Books, comic books, sticker albums and audio tapes were the best selling licensed items outside the United Kingdom, but other items did exist in different countries. In Germany alone there were no less than thirty-one story cassettes and forty-six comic books. Germany also had an exclusive version of the Dress Up Rainbow Brite doll that included a story cassette. This cassette was not sold separately but was produced by Europa, producer of the other 30 story cassettes. It is unknown if the cassettes were sent to the Asian factory that made the dolls or were put into the dolls' boxes in Germany. A line of five 3D erasers in the form of various Rainbow Brite characters was sold in Europe with Mattel branding, while the same line was also sold in Australia under the name of Harveston Super Action figures with the addition of an additional character (Lurky) not sold in Europe. A number of Gen 1B (the second release of the first generation) dolls made for the American and Mexican markets ended up being sold in Germany because of strong demand there. These dolls had their English or Spanish names covered by a sticker with the German name or sometimes nothing at all. Two Rainbow Brite dolls plus Twink and Starlite were also produced in Brazil by Estrella. These were not exported anywhere and came in their own unique white packaging with all writing less the Rainbow Brite name in the Brazilian version of Portuguese. Because of Rainbow Brite's extreme popularity soon after she was launched, a number of other companies not related to Mattel produced many unlicensed lookalike (fake or bootleg) items that were sold in North America and Europe.

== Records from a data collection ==
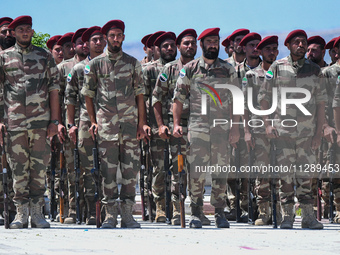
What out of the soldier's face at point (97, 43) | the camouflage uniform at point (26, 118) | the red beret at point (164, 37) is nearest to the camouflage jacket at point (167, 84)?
the red beret at point (164, 37)

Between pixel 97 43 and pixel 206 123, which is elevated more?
pixel 97 43

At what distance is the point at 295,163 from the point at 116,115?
234 centimetres

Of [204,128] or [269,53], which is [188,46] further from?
[204,128]

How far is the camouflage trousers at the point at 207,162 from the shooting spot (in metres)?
11.1

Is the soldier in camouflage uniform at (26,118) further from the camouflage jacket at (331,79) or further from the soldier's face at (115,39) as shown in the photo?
the camouflage jacket at (331,79)

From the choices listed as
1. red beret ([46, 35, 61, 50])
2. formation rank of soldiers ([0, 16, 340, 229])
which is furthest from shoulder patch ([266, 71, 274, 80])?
red beret ([46, 35, 61, 50])

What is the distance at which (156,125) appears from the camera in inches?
501

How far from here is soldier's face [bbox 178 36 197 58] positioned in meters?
12.3

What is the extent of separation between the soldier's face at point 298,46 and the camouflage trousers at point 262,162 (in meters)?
1.20

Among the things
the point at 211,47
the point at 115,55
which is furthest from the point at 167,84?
the point at 115,55

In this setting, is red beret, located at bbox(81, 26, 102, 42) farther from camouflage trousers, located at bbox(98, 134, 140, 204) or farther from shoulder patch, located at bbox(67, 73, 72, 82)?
camouflage trousers, located at bbox(98, 134, 140, 204)
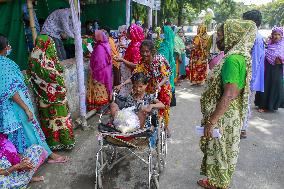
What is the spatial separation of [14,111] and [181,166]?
89.3 inches

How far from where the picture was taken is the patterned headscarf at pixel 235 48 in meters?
2.66

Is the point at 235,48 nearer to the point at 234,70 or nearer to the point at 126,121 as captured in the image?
the point at 234,70

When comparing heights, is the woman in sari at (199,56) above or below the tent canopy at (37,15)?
below

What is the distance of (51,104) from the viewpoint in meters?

== The exercise ==
Carry on with the passage about Rainbow Brite merchandise outside the United Kingdom, picking up right after its final sentence.

== Exercise result ==
The Mattel line of toys and dolls was quite large. There were three large dolls, five medium dolls (Emotions) 12 small dolls, nine animals, 50 sprites (including those that came with the small dolls), four large boxed toys, ten boxed wallhangings and doll carriers, and 27 small carded toys for a total of 111 different items and this does not include generational (some dolls were sold in two different boxes over time in some markets) and international packaging variations. These toys were expensive for their time and Mattel responded by producing a lower priced line of toys sold loose with tags called the 'Emotions' line. The Emotions line included five dolls including a 15" Buddy Blue doll that was sold only in Canada. The extra sprite in the line happened to be Champ. Also included were five Sprites, Starlite the horse and Lurky. Oddly enough, the Emotions dolls were larger than the small dolls in the regular line, but the Emotions horse was smaller than the normal version. As such the Emotions dolls were neither in scale with the Emotions horse or the regular Mattel version. And of course the Emotions dolls were too big to sit on the Emotions horse or the normal one. Not all toys were sold in all markets, and the Emotions line was never sold outside the United States and Canada.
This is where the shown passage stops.